Ironically, the Fed imposes tight policy because it wrongly believes that inflationary pressures result from excessive demand, even though the economy chronically operates well below capacity. Indeed, Powers argues that the greater the leakages, the higher the price level, hence, when the Fed tightens it actually puts upward pressure on prices. In his view, the economy has not been supply constrained, at least in the postwar era, so there has been no reason to fight inflation by constraining demand.
All of this goes against the conventional wisdom. Powers might be dismissed as a crank, as someone who simply does not understand economics.
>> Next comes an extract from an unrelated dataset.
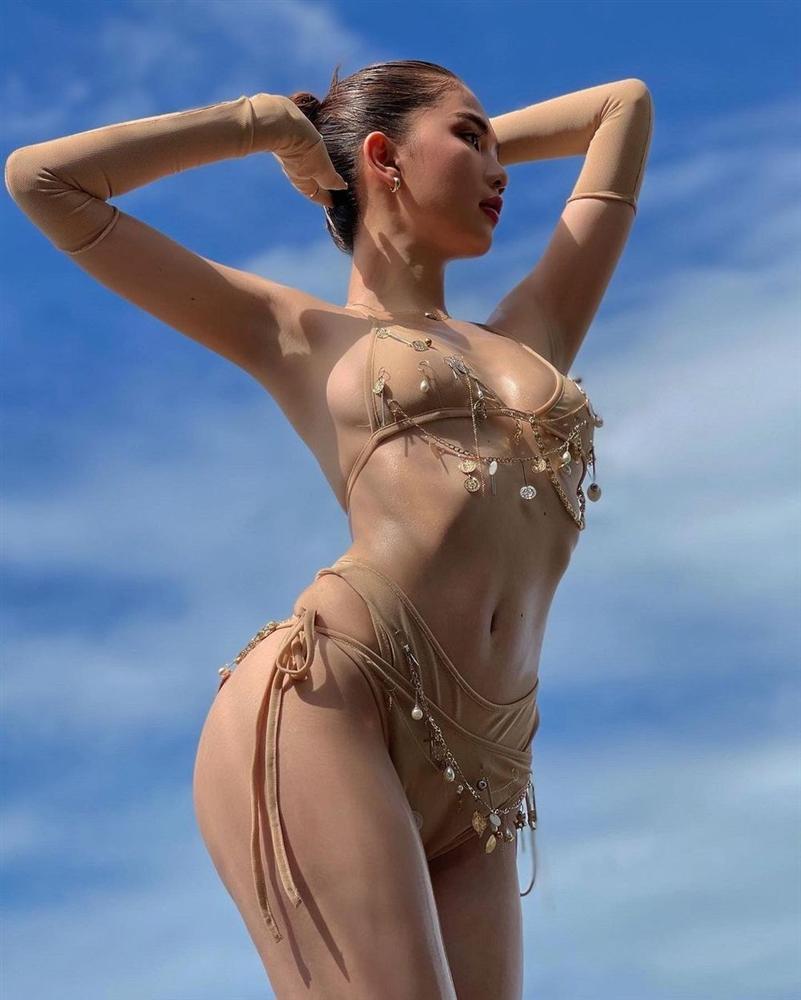 Ngọc Trinh diện bikini nude nhìn thoáng tưởng không mặc gì-1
While I do find most of his analysis of monetary policy somewhat confusing, I agree with the general conclusions. What I will do in this note is to concur on two main points:
1. the US economy suffers from chronic inadequate demand, and has rarely been subject to any significant supply constraints—whether of productive capacity or of labor;
2. and leakages have been the cause of the demand constraints
However, I do not believe that Fed policy normally has a huge impact on the economy, and for that we should be eternally grateful given how misguided it has been. This is the major disagreement I would have with Powers and other critics of the Fed. I could go even further and argue that we really do not know whether restrictive policy by the Fed actually reduces aggregate demand—and whether lower interest rates stimulate demand—but that would take us too far afield.
Fiscal policy is the primary way in which government impacts the economy, and, unfortunately, it has become increasingly misguided in ways that many do not understand—especially during the Bush dynasty era in which populists, leftists, and the Democratic party have wrongly advocated a return to what they call fiscal responsibility. Thus, rather than focusing on monetary policy failings as the cause of demand slack, I highlight the role played by fiscal policy.
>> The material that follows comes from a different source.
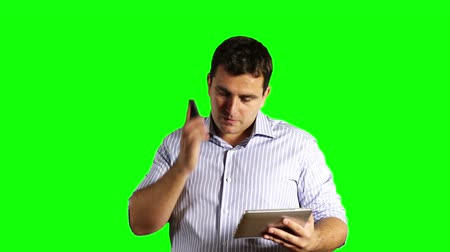 sein : Jonge Zakenman Tablet PC en mobiele telefoon Greenscreen Stockvideo
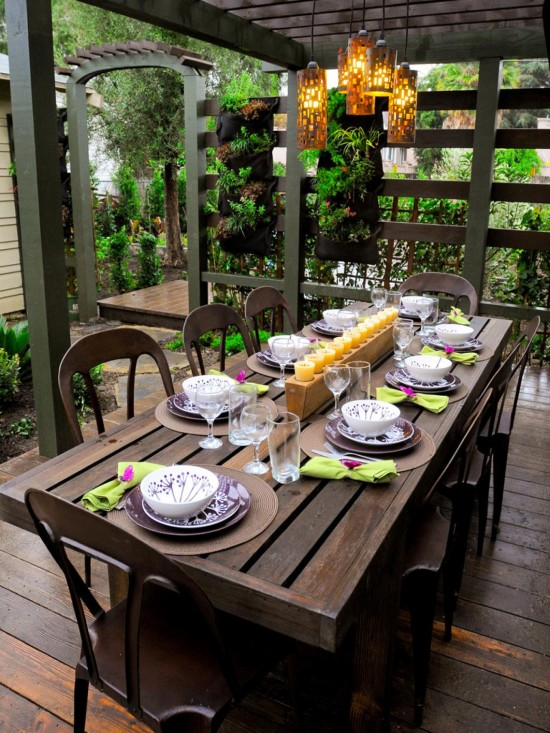 shady outdoor dining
Let me begin with my argument that the US economy, as well as the economies of all the other major nations, have suffered from demand constrained growth. Figure 1 compares the per capita inflation-adjusted GDP growth of the major developed nations—indexed to 100 in 1970. Note the relatively rapid growth of Japan.
Per capita (inflation adjusted) GDP growth can be attributed by identity to growth of the employment rate (workers divided by population) plus growth of productivity per worker. Figure 2 shows employment rate growth by nation. Note that only the US and Canada had much growth of the employment rate. The long term trend in these two countries is rising as more women come into the labor force. There are also obvious cyclical trends—especially in Canada—when employment rates can actually fall off due to unemployment. Employment rates actually fell in France on a long-term trend, while they were more or less stable in the other nations.
I attribute the low growth of employment rates to slow growth of aggregate demand; that is, if aggregate demand does not grow at a clip sufficiently above productivity growth, then employment rate growth must (identically) suffer. Indeed, growth in Japan and Europe has not been high enough to increase employment rates—so they have come up with all these schemes to increase vacations, lower retirement ages, and share work (France’s experiment with mandated work week reductions is the most glaring example).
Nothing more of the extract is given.